"Karfreitags-Debatte": Evangelische Kirche kritisiert fehlende Einbindung
Die Evangelische Kirche in Österreich kritisiert die rechtliche Vorgangsweise im Streit um den Karfreitag als arbeitsfreien Tag und fürchtet den Verlust des für Protestanten wichtigen Feiertages. Das unterstrich der evangelische Synodenpräsident Peter Krömer in einer Stellungnahme gegenüber dem Evangelischen Pressedienst (epdö) am Dienstag. Er reagierte damit auf die Entscheidung des Obersten Gerichtshofes (OGH) am Montag, die damit zusammenhängenden europarechtlichen Fragen durch den Europäischen Gerichtshof (EuGH) prüfen zulassen. Für die Beibehaltung der bestehenden Regelung, wonach der Karfreitag nur für evangelische und altkatholische Christen arbeitsfrei ist, hatte sich zuletzt auch Kardinal Christoph Schönborn im Interview mit der "Wiener Zeitung" ausgesprochen.
Auslöser für das Rechtsverfahren ist die Klage eines Mannes, der selbst ohne religiöses Bekenntnis ist, weil er am Karfreitag etwa im Gegensatz zu Protestanten arbeiten muss. Der Kläger begehrt, dass ihm für seine Arbeit am Karfreitag zusätzlich zum normalen Arbeitsentgelt auch das Feiertagsentgelt ausgezahlt wird, so wie das für evangelische Christen gelte, wenn diese den für sie arbeitsfreien Karfreitag nicht in Anspruch nehmen und trotzdem arbeiten. Der Kläger beruft sich dabei auf das Vorliegen einer angeblichen Diskriminierung, die er aus der Richtlinie der Europäischen Union über die Gleichbehandlung in Beschäftigung und Beruf aus Gründen der Religion ableitet.

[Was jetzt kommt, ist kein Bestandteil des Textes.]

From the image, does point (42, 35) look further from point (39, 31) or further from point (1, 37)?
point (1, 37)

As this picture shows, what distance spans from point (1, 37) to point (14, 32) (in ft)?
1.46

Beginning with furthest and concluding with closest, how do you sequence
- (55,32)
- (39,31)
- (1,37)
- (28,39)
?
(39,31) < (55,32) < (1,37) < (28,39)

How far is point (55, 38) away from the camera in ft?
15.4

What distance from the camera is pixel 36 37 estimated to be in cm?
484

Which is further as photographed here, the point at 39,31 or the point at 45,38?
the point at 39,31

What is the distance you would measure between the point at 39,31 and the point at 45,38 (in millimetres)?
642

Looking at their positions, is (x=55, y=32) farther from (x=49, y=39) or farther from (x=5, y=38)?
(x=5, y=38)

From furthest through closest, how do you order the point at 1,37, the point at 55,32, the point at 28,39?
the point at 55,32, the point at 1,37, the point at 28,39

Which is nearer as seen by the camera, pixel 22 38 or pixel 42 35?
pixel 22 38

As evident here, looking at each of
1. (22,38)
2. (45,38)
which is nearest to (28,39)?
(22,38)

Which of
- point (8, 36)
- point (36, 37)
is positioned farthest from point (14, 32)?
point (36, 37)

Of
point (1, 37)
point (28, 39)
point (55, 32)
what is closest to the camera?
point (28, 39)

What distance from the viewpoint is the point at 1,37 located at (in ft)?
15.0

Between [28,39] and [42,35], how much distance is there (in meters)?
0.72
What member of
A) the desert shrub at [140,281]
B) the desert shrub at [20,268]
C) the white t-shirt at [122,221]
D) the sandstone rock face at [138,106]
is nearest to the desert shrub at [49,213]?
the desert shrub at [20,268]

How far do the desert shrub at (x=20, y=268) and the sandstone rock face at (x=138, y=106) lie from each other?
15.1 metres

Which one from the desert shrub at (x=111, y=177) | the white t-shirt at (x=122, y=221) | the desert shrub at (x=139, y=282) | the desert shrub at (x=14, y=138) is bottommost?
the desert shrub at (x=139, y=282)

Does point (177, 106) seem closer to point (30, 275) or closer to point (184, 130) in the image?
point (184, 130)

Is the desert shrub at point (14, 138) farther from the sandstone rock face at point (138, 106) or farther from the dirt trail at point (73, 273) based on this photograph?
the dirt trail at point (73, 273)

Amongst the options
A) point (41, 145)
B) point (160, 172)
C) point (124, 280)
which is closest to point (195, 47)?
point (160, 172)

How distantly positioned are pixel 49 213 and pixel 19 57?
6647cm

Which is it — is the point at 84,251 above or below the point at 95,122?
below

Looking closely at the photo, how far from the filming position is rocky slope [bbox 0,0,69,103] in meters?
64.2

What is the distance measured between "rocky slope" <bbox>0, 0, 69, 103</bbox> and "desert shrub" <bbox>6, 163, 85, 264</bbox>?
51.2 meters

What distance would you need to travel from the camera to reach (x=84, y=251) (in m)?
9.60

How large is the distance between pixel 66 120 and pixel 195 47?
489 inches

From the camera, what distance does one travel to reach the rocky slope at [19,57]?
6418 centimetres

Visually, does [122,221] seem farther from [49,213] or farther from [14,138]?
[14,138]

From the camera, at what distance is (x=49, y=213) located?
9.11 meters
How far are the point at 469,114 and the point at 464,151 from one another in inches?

Das Erstgericht wies die Klage ab, das Berufungsgericht gab der Berufung des Klägers Recht und sprach dem Kläger das begehrte Feiertagsentgelt zu. Weil in letzter Instanz der OGH jetzt Zweifel hat, ob die Sonderstellung für Angehörige der evangelischen Kirchen eine Diskriminierung des Klägers aus Gründen der Religion darstellt, habe man beschlossen, ein Vorabentscheidungsersuchen an den EuGH zu stellen, hieß es dazu am Montag seitens des Höchstgerichts. Das Verfahren vor dem OGH ist bis zum Einlangen der Vorabentscheidung des EuGH unterbrochen.
"Beachtliche Rechtsschutzlücke"
Kritik an der Vorgangsweise kommt vom evangelischen Synodenpräsidenten: Mit der EuGH-Entscheidung werde jetzt über die Religionsausübung der Evangelischen an dem für sie sehr wichtigen und für ihren Glauben äußerst bedeutenden Feiertag entschieden, ohne dass die Evangelischen Kirchen in Österreich in diesem Verfahren auch nur gehört werden, wandte Krömer ein.
Es werde in einem Rechtsstreit eines Arbeitnehmers, der keiner Kirche oder Religionsgemeinschaft angehört, gegen dessen Arbeitgeber auf Ausbezahlung von Feiertagszuschlägen am Karfreitag "ohne Mitwirkung und ohne Anhörung der Evangelischen Kirchen in Europa" letztlich entschieden, ob die Evangelischen in Österreich und Europa jeweils als Minderheitskirche den für ihre Identität essenziellen Karfreitag als Feiertag feiern dürfen oder nicht. "Hier zeigt sich eine beachtliche Rechtsschutzlücke, die der gesamten Angelegenheit einen schalen Beigeschmack gibt", so der Synodenpräsident.
Die EuGH-Entscheidung könne Auswirkungen auf die Evangelischen in Österreich, aber auch europaweit auf alle evangelischen Minderheitskirchen haben, erklärte der im Zivilberuf als Rechtsanwalt tätige Krömer und hielt fest: "Als Konsequenz des Rechtsstreits könnte der für die Identität der Evangelischen wichtige Karfreitag als gesetzlicher Feiertag auch aufgehoben werden."